Personally, I think that Duckhorn wines are in a bit of a transitional period since they were acquired by GI Partners in 2007. Volume has significantly increased, and they have launched a few new off-shoot brands like Paraduxx and Goldeneye to maximize profit. I’ve primarily noticed this in the Sauvignon Blanc (the ’07 and the ’08), and the ’06 Merlot – and I’m interested to see how it affects the rest of the portfolio going forward.
In the late 1800s, the land that is now home to the Three Palms Vineyard was a residence for famed San Francisco socialite Lillie Hitchcock Coit. She left her mark on San Francisco in the form of Coit Tower. She left her mark on the Napa Valley in the form of three lone palm trees, which were all that remained from her estate after the house fell into disuse and ruin. The 83-acre vineyard is located on the northeast side of the Napa Valley in an alluvial fan created by the outwash of Selby Creek where it spills out of Dutch Henry Canyon. The site is covered with volcanic stones washed down over the centuries from the canyon. The soil is rocky and well drained, causing the vines to send their roots far, wide, and deep to find the necessary nutrients and water. The stones aid the vineyard, absorbing the sun’s heat during the day and radiating the heat during the night to protect the vines during frost season and help ripen the fruit.

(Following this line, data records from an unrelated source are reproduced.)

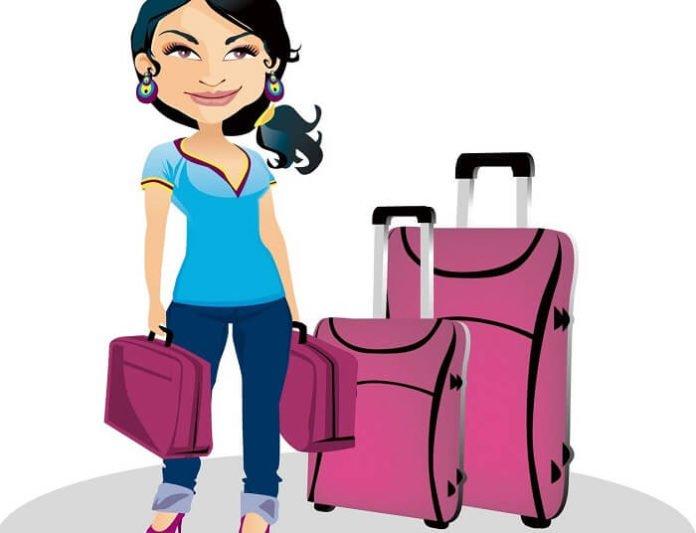 Win free trip to meet Sabrina Carpenter includes hotel & airfare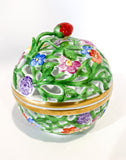 Herend Hand Painted Openwork Sphere Strawberry Vine Porcelain Box Side 5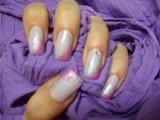 just violet ;)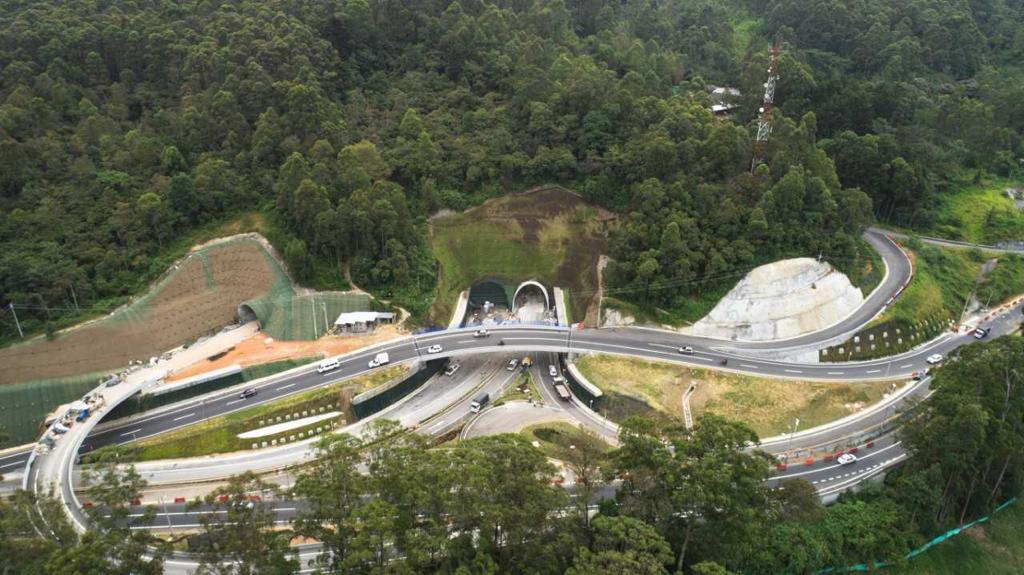 Túnel de Oriente en Antioquia será inaugurado en agosto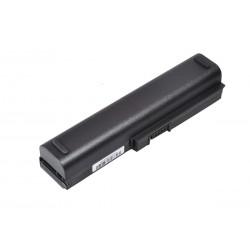 Аккумулятор для ноутбука Toshiba  p/n PA3634 Satellite M300/U400/U500 Portege M801 усиленный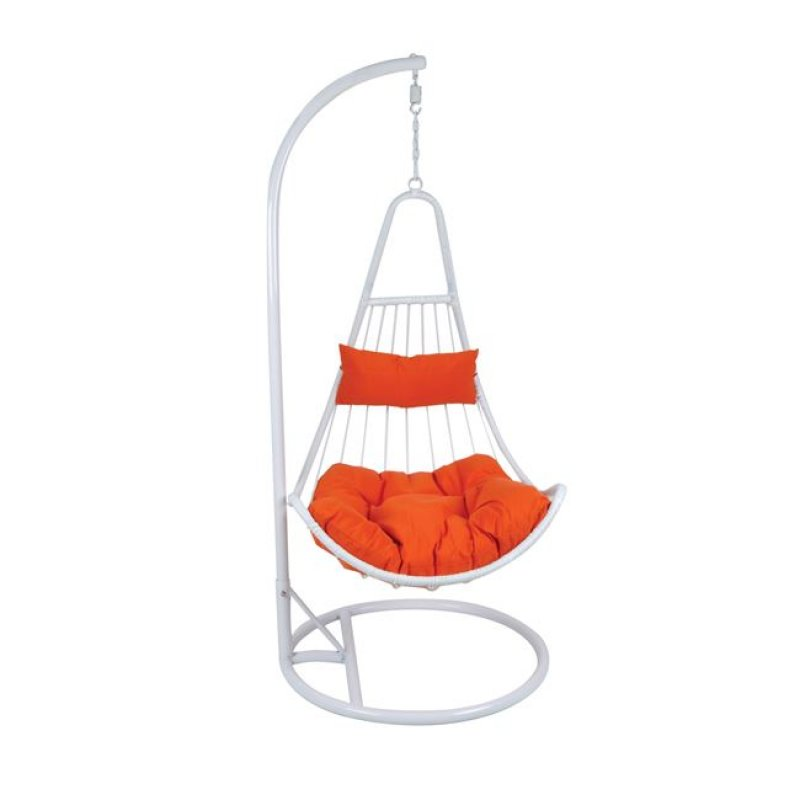 """Πολυθρόνα κρεμαστή """"LOTO"""" wicker σε λευκό-πορτοκαλί χρώμα 83x83x120/203"""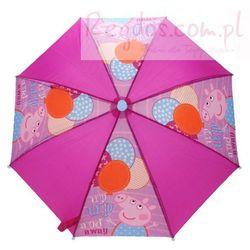 Parasolka Świnka Peppa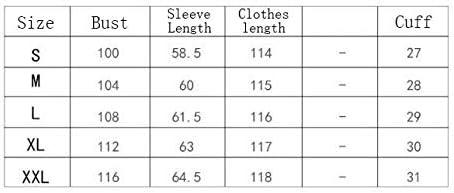 Huaishu Capispalla Casual da Donna, Lungo, Lungo, Sottile, Invernale, Nero-Arancio (Colore : Nero, Dimensione : S)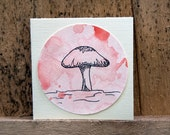 Miniture Gift Card - Toadstool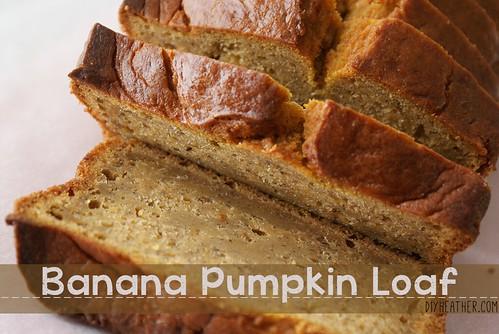Banana Pumpkin Loaf by Heather Says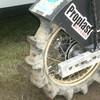 rider52h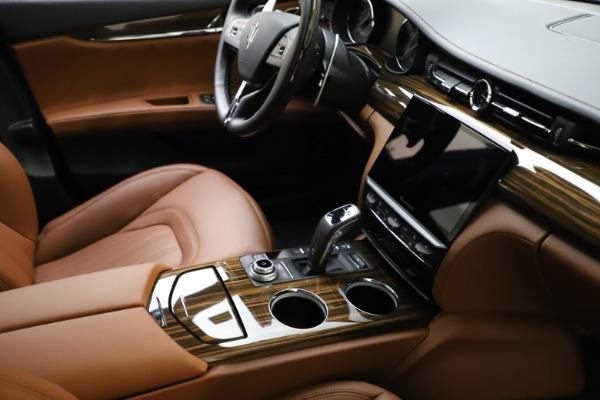 New 2021 Maserati Quattroporte S Q4 GranLusso for sale $123,549 at Maserati of Greenwich in Greenwich CT 06830 21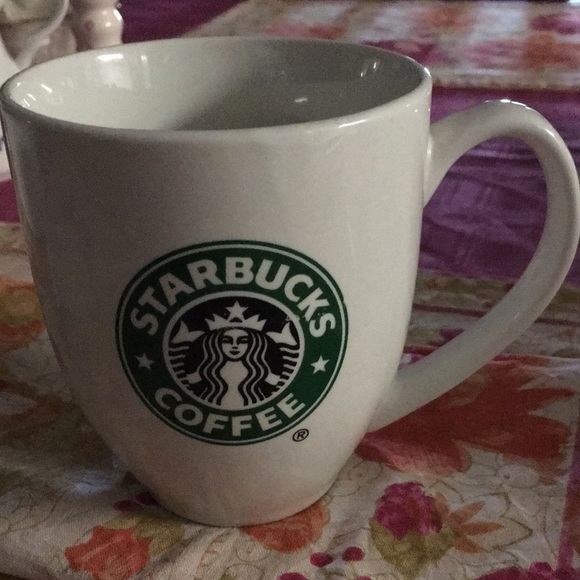 Starbucks 2006 Mug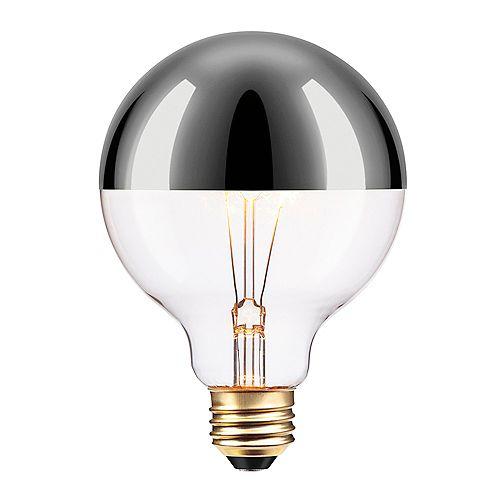 Globe Electric Ampoule incandescente Argentée à design Vintage Edison, 40W de Chromeo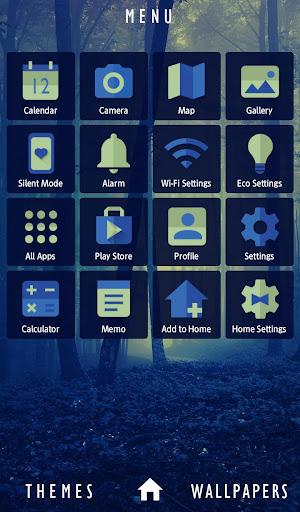 Misty Forest Wallpaper 1.0.0 Windows u7528 2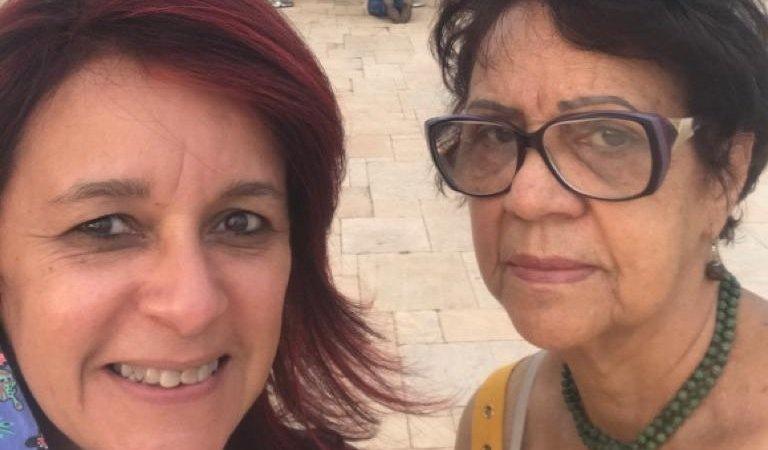 Andrea Magalhães no Blog Vida de Adulto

Duckhorn may say it makes ‘Merlot’ or ‘Cabernet’, but they focus on Bordeaux style wines which means that they always blend to balance and provide a consistent product. The 2004’s blend is:
- 75% Merlot
- 10% Cabernet Sauvignon
- 9% Petit Verdot
- 5% Cabernet Franc
- 1% Malbec
There is a surprising amount of Petite Verdot in this – 9% – which is equal to the amount of Cabernet. I’ve never seen a Bordeaux blend with more than 2-4% or Petite Verdot, so I’m assuming that the Merlot was a little too soft on it’s own, as Petite Verdot is a real peppery-licorice powered grape. It adds that deep, dark complexity to a wine, and can be overpowering if not done carefully.
When I first opened the bottle and smelled inside – it literally smelled like a raw steak. Usually, you get oak and cork at this stage, so I don’t even know why I do it to be honest. I did find it interesting though.
There is a beautiful blueberry and violet nose at open. A nice cassis comes in as well, with very subtle oak. This screams Napa terrior on the nose.
A cherry tartness is prominent at first taste. Slight mint or wintergreen, ever so subtle, most likely a byproduct from the oak. Lite body, not very viscous, which is not what I expected and I’m not sure how I feel about it either. My wife, however, loves this wine from the get go, so my palette might just be mis-firing – but my nose knows.
There was a weird tannin/bitterness battle at first, but it will subsided once the wine opens and warms up from the cellar.
The wine eventually settles into a deeply tannic, dark, minty, earthy, wine with a nice cola touch to it. The blend really hinders tying it to one varietal over the other, which is essentially the goal. It’s a nicely blended wine, which is NOTHING what I expected to be. Its a nice touch, and something to enjoy with each sip.